Im starsi zawodnicy ruszali na trasę Triathlonu Gdańsk, tym dłuższą trasę pływacką, rowerową i biegową musieli pokonać. W rywalizacji dziewcząt do lat 9 pierwsza linię mety minęła Julia Czajkowska, która drugą w klasyfikacji końcowej koleżankę wyprzedziła aż o pół minuty.

– Po pływaniu byłam zmęczona, potem pogubiłam się trochę w strefie zmian, bo od razu chciałam wbiec na metę, ale bieganie to moja ulubiona część triathlonu i mimo tego, że było ciężko, wygrałam. To był mój drugi start, a w zeszłym roku też byłam pierwsza – cieszyła się na mecie zwyciężczyni, rocznik 2010.

Zawodników i zawodniczek, dla których nie była to pierwsza triathlonowa wygrana było zresztą podczas tej imprezy więcej.

– Które to moje zwycięstwo? Ojjj… – roześmiała się zaskoczona pytaniem Kaja Kulik, bezkonkurencyjna w kategorii do 13 lat. – Startuję praktycznie od dziecka, moi rodzice, mój brat, cała moja rodzina jest bardzo wkręcona w triathlon.
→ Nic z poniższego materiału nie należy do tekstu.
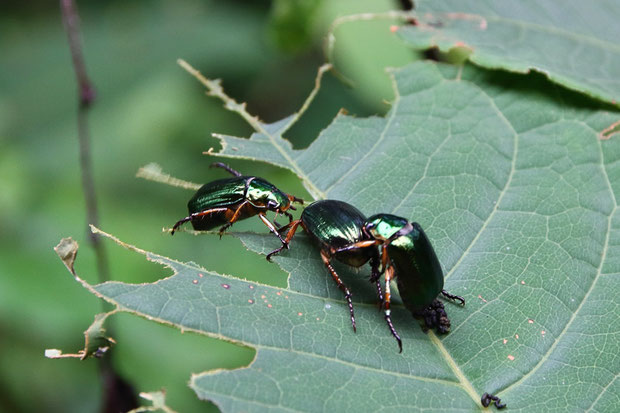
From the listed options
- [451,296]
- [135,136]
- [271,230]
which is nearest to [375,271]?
[451,296]

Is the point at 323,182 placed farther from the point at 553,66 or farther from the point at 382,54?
the point at 382,54

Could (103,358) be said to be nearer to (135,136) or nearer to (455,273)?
(455,273)

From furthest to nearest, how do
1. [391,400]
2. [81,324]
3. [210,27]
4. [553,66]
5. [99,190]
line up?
1. [210,27]
2. [99,190]
3. [81,324]
4. [553,66]
5. [391,400]

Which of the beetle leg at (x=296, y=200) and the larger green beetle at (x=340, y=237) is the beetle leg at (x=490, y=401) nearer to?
the larger green beetle at (x=340, y=237)

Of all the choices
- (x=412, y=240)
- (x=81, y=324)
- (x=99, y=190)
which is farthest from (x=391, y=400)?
(x=99, y=190)

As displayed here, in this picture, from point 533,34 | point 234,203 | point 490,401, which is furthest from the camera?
point 533,34

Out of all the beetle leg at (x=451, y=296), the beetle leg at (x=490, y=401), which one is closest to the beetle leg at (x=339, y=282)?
the beetle leg at (x=451, y=296)

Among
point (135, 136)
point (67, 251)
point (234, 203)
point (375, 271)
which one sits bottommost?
point (135, 136)
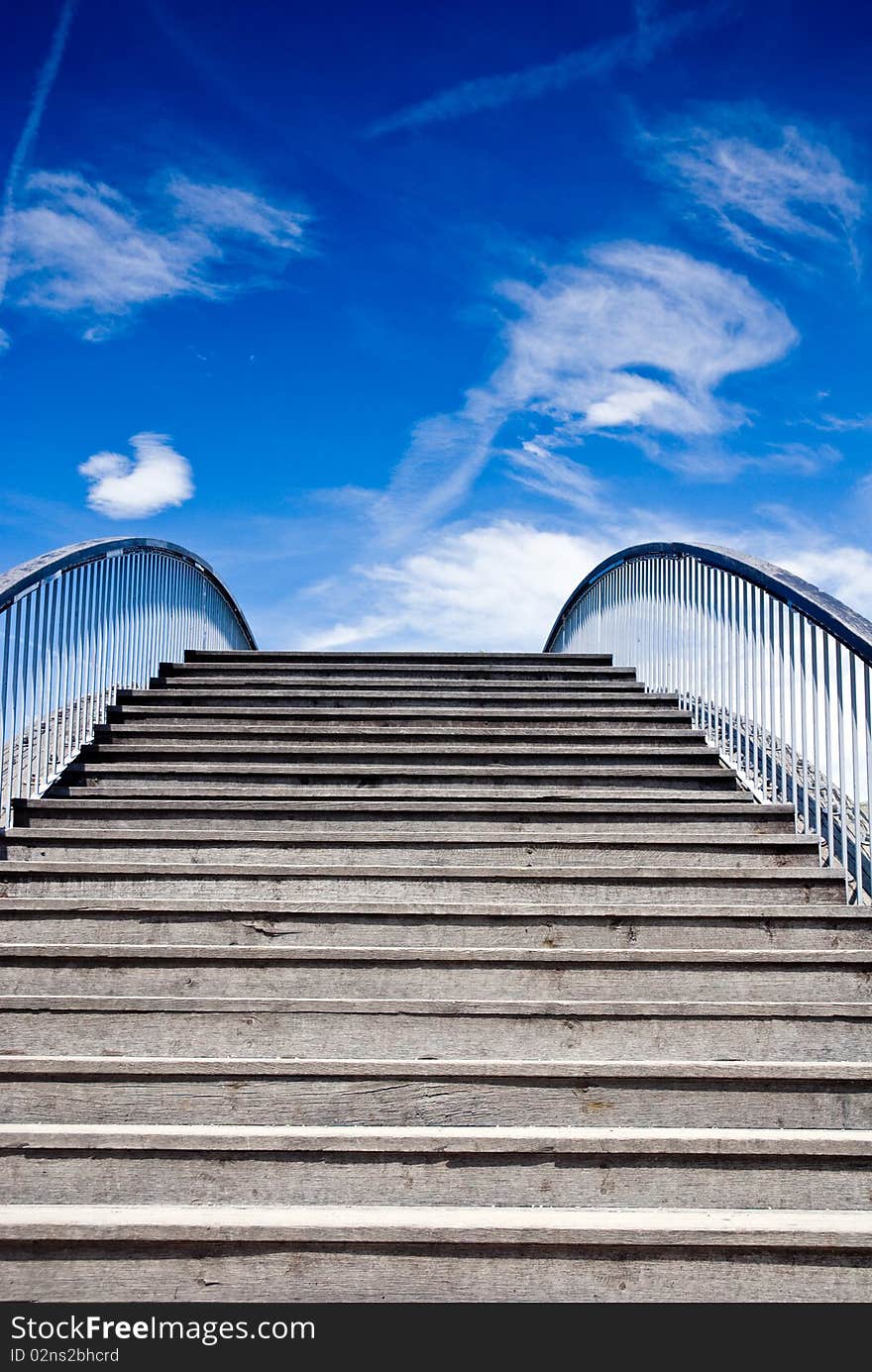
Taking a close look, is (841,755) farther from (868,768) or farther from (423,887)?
(423,887)

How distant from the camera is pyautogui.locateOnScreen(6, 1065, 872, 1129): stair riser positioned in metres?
2.52

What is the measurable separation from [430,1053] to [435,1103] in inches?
7.9

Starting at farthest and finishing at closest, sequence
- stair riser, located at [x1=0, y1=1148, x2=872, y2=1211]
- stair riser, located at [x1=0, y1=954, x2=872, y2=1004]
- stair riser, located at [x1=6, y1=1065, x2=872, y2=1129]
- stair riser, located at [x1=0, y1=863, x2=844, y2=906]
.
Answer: stair riser, located at [x1=0, y1=863, x2=844, y2=906], stair riser, located at [x1=0, y1=954, x2=872, y2=1004], stair riser, located at [x1=6, y1=1065, x2=872, y2=1129], stair riser, located at [x1=0, y1=1148, x2=872, y2=1211]

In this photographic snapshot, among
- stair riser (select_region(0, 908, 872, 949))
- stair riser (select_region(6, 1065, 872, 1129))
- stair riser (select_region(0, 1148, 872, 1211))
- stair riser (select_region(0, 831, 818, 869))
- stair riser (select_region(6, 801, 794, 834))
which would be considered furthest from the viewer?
stair riser (select_region(6, 801, 794, 834))

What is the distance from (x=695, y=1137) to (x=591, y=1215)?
0.32 metres

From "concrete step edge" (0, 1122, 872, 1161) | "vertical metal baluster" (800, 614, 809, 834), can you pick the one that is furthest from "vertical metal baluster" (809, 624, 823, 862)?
"concrete step edge" (0, 1122, 872, 1161)

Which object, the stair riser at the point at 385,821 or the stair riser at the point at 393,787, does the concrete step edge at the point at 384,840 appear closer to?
the stair riser at the point at 385,821

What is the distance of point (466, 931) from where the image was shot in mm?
3170

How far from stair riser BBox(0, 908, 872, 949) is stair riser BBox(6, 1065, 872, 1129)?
2.07ft

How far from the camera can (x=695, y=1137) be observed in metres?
2.38

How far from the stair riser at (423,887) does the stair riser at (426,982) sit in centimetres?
43

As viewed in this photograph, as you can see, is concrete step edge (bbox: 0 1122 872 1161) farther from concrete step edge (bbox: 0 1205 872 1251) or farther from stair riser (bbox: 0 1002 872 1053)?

Najbardziej lubię biegać, zresztą to trenuję na co dzień, w dodatku teraz jestem w klasie z pływaniem, więc chyba rower należałoby najmocniej poprawić. Dziś była duża fala, chwilami trochę „przydusiło”, ale generalnie nie miałam problemów – podsumowała swój występ nastolatka.

Gdy do rywalizacji przystąpili juniorzy, mieliśmy już konkretną namiastkę tego, co w niedzielę odbędzie się podczas startu „dorosłego” Triathlonu Gdańsk. Szczególnie 300 metrów do przepłynięcia we wzburzonych falach zatoki to nie lada wyzwanie. Tym większe gratulacje dla zwycięzców: Oliwii Talkowskiej i Jana Chrzanowskiego.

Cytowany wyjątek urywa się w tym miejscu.